Stored records
◆ ◆ ◆ ◆ ◆

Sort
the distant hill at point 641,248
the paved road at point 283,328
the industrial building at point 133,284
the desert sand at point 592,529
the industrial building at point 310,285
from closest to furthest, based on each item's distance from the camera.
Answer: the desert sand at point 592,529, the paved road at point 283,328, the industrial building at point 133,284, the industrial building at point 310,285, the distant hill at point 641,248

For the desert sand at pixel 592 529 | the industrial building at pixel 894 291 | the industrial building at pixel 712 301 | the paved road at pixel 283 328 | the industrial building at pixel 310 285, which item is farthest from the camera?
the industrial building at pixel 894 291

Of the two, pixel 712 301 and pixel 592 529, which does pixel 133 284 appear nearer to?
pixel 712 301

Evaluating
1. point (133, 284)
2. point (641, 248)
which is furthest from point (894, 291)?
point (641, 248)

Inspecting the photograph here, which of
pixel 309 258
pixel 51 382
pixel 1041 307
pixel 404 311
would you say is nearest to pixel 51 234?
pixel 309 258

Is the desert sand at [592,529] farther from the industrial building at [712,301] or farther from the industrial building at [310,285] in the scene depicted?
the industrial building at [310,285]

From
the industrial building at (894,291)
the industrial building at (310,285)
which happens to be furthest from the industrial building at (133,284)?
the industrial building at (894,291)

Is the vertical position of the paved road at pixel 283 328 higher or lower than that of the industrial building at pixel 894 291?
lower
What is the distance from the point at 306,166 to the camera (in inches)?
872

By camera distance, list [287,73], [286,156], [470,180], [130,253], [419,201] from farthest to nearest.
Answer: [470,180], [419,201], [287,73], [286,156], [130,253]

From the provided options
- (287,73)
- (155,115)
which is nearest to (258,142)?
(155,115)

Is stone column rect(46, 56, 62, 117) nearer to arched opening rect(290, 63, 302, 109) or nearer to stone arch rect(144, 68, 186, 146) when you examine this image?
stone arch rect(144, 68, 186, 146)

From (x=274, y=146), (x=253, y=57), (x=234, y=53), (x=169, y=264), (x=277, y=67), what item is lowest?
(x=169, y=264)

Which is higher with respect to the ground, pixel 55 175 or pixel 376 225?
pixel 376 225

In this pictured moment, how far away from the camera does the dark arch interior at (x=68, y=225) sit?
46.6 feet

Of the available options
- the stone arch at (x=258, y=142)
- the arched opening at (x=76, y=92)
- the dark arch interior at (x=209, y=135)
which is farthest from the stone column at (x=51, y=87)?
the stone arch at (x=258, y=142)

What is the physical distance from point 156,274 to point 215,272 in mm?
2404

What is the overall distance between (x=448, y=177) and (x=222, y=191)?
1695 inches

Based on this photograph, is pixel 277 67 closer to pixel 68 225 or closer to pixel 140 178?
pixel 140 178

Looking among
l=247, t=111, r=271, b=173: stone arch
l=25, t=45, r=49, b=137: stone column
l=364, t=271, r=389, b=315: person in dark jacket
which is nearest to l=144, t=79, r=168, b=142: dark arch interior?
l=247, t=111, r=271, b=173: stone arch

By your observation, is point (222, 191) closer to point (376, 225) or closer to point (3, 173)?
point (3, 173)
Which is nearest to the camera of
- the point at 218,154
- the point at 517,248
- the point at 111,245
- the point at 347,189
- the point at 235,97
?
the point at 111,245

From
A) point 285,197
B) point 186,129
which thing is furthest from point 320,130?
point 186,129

◆ ◆ ◆ ◆ ◆

→ **WRITTEN INSTRUCTION**
Please copy out the lines above, from the one containing "Which is higher" through the final line, with both ends included.

→ **CORRECT OUTPUT**
Which is higher with respect to the ground, pixel 55 175 or pixel 376 225?
pixel 376 225

In this pictured moment, how far away from the camera does the dark arch interior at (x=68, y=225) sit?
46.6 feet

Of the available options
- the stone arch at (x=258, y=142)
- the arched opening at (x=76, y=92)
- the dark arch interior at (x=209, y=135)
which is farthest from the stone column at (x=51, y=87)?
the stone arch at (x=258, y=142)

What is the physical distance from point 156,274 to point 215,272 in mm?
2404

What is the overall distance between (x=448, y=177) and (x=222, y=191)?
1695 inches

Based on this photograph, is pixel 277 67 closer to pixel 68 225 or closer to pixel 140 178?
pixel 140 178

Looking among
l=247, t=111, r=271, b=173: stone arch
l=25, t=45, r=49, b=137: stone column
l=364, t=271, r=389, b=315: person in dark jacket
which is nearest to l=144, t=79, r=168, b=142: dark arch interior?
l=247, t=111, r=271, b=173: stone arch

By your observation, is point (222, 191) closer to point (376, 225) or closer to point (3, 173)?
point (3, 173)
Which is nearest to the camera of
- the point at 218,154
- the point at 517,248
- the point at 111,245
- the point at 347,189
- the point at 235,97
?
the point at 111,245

From
A) point 285,197
B) point 186,129
which thing is furthest from point 320,130?
point 186,129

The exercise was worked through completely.